Good timing! I’m reading a ton of stuff at the moment. I finished Manning Marable’s “Malcolm X: A Life of Reinvention” just days before he died. It’s an incredibly detailed account of Malcolm’s life (and an investigation of his murder) and it is, of course, completely riveting. I guess it doesn’t have quite the breadth of the epic Taylor Branch trilogy of books on America in the King Years—“Parting the Waters,” etc.—but it is inevitably much more than a biography of one man (Marable’s nice phrase is “the social architecture of an individual’s life”). Marable is intensely and intimately sympathetic, but he brings out Malcolm’s failings and repeated foolishnesses—personal, ideological, and tactical—within the rapid and headlong advances he made in life. At almost every political opportunity that presented itself to him a better response was both called-for and historically available; and yet, at the same time, there was this great sense of forward movement, of being swept along by a history he was instrumental in creating. Throughout the book, you can hear ringing in your head that great observation of E. M. Cioran’s: that the further a man advances in life the less there is to convert to. Perhaps the struggle of Malcolm’s life was to advance beyond that initial conversion to the Nation of Islam. It also occurred to me, perhaps stupidly, that, all his charisma and oratorical power notwithstanding, perhaps the simple rhythmic tug of his name was important: Malcolm X trips off the tongue so much better than the names of later converts who had the misfortune to be called James 67X or something like that. The fact that he looked—and sounded—like Denzel Washington probably didn’t do him any harm either.

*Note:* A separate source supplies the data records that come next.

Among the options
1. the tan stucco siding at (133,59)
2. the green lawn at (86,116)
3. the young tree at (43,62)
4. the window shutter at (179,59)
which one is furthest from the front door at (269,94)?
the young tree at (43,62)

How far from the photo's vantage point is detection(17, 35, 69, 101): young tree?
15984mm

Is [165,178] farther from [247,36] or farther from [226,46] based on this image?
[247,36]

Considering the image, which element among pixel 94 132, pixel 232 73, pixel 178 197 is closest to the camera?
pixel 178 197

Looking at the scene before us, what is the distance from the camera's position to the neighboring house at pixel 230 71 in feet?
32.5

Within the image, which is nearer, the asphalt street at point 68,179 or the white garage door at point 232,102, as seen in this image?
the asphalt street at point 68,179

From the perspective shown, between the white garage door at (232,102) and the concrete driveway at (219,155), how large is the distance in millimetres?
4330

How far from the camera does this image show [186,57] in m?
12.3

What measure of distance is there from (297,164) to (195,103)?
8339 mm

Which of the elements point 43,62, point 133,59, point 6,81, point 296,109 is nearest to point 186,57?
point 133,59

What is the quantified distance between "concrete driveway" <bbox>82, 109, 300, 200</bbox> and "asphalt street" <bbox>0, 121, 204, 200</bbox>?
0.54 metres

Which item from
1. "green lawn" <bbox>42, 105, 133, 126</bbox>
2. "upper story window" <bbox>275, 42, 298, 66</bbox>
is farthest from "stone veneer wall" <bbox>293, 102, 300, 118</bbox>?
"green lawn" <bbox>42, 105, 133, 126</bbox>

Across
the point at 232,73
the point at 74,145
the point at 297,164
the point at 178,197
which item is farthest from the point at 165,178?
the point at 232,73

Also here are: a quaint-looking edition of Maynard Solomon’s biography of Beethoven, which I read about twenty years ago and remember being very good and which I am dipping into again. And Lewis Lockwood’s newish one, “Beethoven: the Music and the Life” which I’ve not started yet. The problem for me with books about “straight” music is that I have no knowledge of the technical terms (C Major, etc.), so what I most want from them—explanations of what’s going on in the music—is often what they end up lacking. (My fault, not the authors’.)

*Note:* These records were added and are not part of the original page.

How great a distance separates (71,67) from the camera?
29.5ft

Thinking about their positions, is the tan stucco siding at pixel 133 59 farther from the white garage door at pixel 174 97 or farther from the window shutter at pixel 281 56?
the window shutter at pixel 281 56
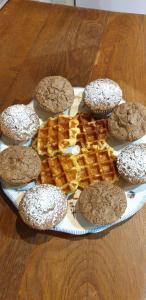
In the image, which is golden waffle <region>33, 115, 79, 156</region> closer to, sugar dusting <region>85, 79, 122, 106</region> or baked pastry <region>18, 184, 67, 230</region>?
sugar dusting <region>85, 79, 122, 106</region>

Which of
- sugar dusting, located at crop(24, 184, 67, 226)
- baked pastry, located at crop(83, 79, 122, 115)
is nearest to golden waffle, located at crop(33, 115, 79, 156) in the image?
baked pastry, located at crop(83, 79, 122, 115)

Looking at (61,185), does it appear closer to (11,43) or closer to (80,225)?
(80,225)

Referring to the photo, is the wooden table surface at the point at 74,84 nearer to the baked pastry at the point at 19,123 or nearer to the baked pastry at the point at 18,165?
the baked pastry at the point at 18,165

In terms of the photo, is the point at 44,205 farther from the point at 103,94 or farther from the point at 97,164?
the point at 103,94

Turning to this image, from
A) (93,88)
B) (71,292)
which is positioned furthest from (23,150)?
(71,292)

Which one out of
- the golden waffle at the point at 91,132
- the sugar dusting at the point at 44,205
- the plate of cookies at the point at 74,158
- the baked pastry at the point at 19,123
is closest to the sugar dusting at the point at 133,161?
the plate of cookies at the point at 74,158

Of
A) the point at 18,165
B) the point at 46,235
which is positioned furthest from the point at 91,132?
the point at 46,235
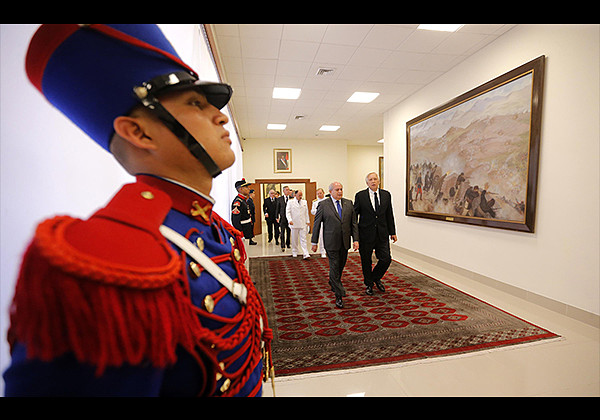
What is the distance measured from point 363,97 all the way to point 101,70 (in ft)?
21.2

What else? A bunch of books by Brazilian photographers (including the great Thomas Farkas, who passed away a fortnight ago), one of those hefty collections of John Updike’s essays, “More Matter,” and a couple of books about tennis that I’m reviewing. Oh yes, and I always have one of Dean Young’s collections lying around—at this time it’s “Embryoyo.” These loony poems of his are a source of endless instruction, humor and philosophical entertainment (as I inadequately understand the term—or terms, I suppose).

Dyer’s forthcoming book, “Zona,” about Andrei Tarkovsky’s film “Stalker,” will be published next year by Pantheon.